Latest update March 21st, 2025 7:03 AM
Aug 03, 2009 Editorial
Later this week, the Joint Committee on Human Rights in the British Parliament will report on the allegations of its government’s involvement in and knowledge of the torture of terrorist suspects by foreign powers.
The Obama administration has been dogged by accusations that it has backtracked on its declared commitment to clear up the ambiguities on the use of torture to extract information introduced by the Bush administration.
The fact that there can be this debate on the use of torture in these two exemplars of democratic and open governance highlights the difficulties that have been spawned for law enforcers in the post-9/11 era of terrorists and terrorism.
As laid down in treaties such as the Geneva Conventions, the UN Convention against Torture and the International Covenant on Civil and Political Rights, the ban on torture or any cruel, inhumane or degrading treatment is absolute, even in times of war.

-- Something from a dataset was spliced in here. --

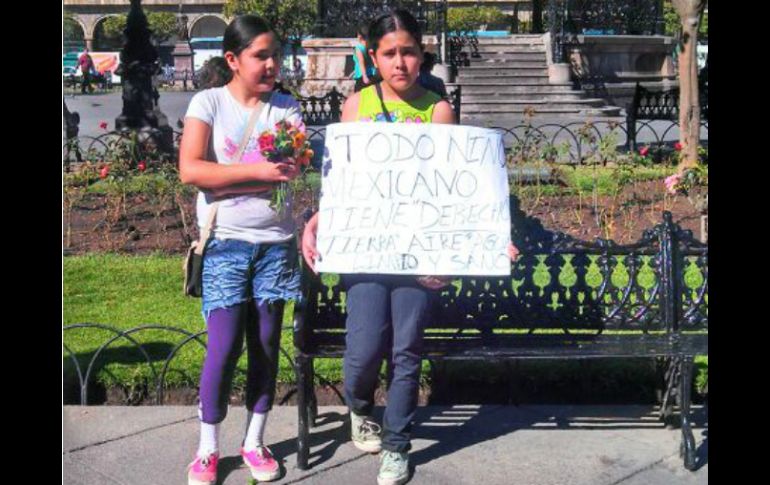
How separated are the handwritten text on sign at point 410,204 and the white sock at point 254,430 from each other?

Along with genocide, torture is the only crime that every state must punish, no matter who commits it or where. However, along with the US and the UK, Amnesty International noted cases of state-sponsored torture or other inhumane treatment in 102 of the 153 countries included in its 2007 report.
Here in Guyana, the accusations of torture to extract information from suspects picked up in the latest alleged act of terrorism – the torching of the Ministry of Health’s Building- by elements of the Disciplined Forces has raised the issue once again.

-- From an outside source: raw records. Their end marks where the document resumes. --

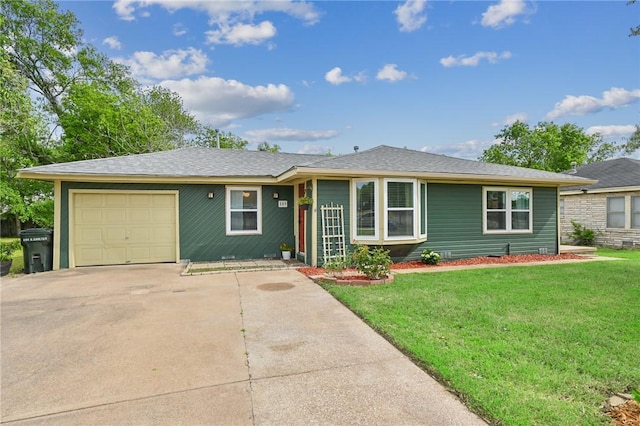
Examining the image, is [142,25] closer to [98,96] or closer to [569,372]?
[98,96]

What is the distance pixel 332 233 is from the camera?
27.3 ft

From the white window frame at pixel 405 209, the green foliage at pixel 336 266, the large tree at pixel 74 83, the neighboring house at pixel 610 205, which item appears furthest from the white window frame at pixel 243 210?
the neighboring house at pixel 610 205

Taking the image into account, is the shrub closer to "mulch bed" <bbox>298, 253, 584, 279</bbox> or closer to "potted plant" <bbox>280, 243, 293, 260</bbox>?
"mulch bed" <bbox>298, 253, 584, 279</bbox>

As in the US and the UK, the local administration has stoutly denied that it condones torture. However, one of its Ministers had spoken of “roughing up” treatment echoing the “enhanced interrogation” techniques that the aforementioned democracies had sought to enforce.
While no country has attempted to justify torture in its full blown robust form – pulling off toenails or drilling their root canals, for instance-the governments such as the US and the UK have attempted to tighten up the definition of the term so as to give their interrogators some leeway, as above, in eliciting information. Does sleep deprivation or sexual humiliation count?

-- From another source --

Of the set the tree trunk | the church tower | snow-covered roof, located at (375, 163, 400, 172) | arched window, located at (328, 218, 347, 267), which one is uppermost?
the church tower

One interesting finding is that surveys in many jurisdictions, including the US and the UK, show that a significant number of their citizens would permit “enhanced interrogation” techniques if they were deployed to stop terroristic activities.
We suspect that if a survey were conducted in Guyana, the findings would be very similar. The catalyst to such thinking, of course, is the clear and present danger many citizens perceive that the activities of terrorists pose to law and order in their societies.
Defenders of the blanket prohibition against torture offer arguments that range from the moral (torture degrades and corrupts the society that allows it) to the practical (people will say anything under torture so the information they provide is unreliable anyway).
They point out that if some “enhanced interrogation” methods are allowed, as occurred with the US troops in Iraq and Guantanemo Bay, there will always be the difficulty of knowing where to draw the line in real life situations. In 1978 the European Court of Human Rights ruled against Britain’s use of such techniques in Northern Ireland.
Two decades later the Israeli Supreme Court overruled regulations that permitted “moderate physical pressure as a last resort”, citing the slippery-slope argument.
One may say that ultimately, torture as a technique to extract information is a failure of rigorous intelligence gathering by the law enforcement agencies. But its continued use by countries with the most widespread and expensive intelligence assets points out the growing sophistication of the forces that are arrayed against the modern state.
Rather than indulging in another round of recriminations, maybe we ought to constitute a commission dominated by individuals with backgrounds in the Disciplined Forces and the law to come up with some workable recommendations to guide both the administration and the hard working troops in the field.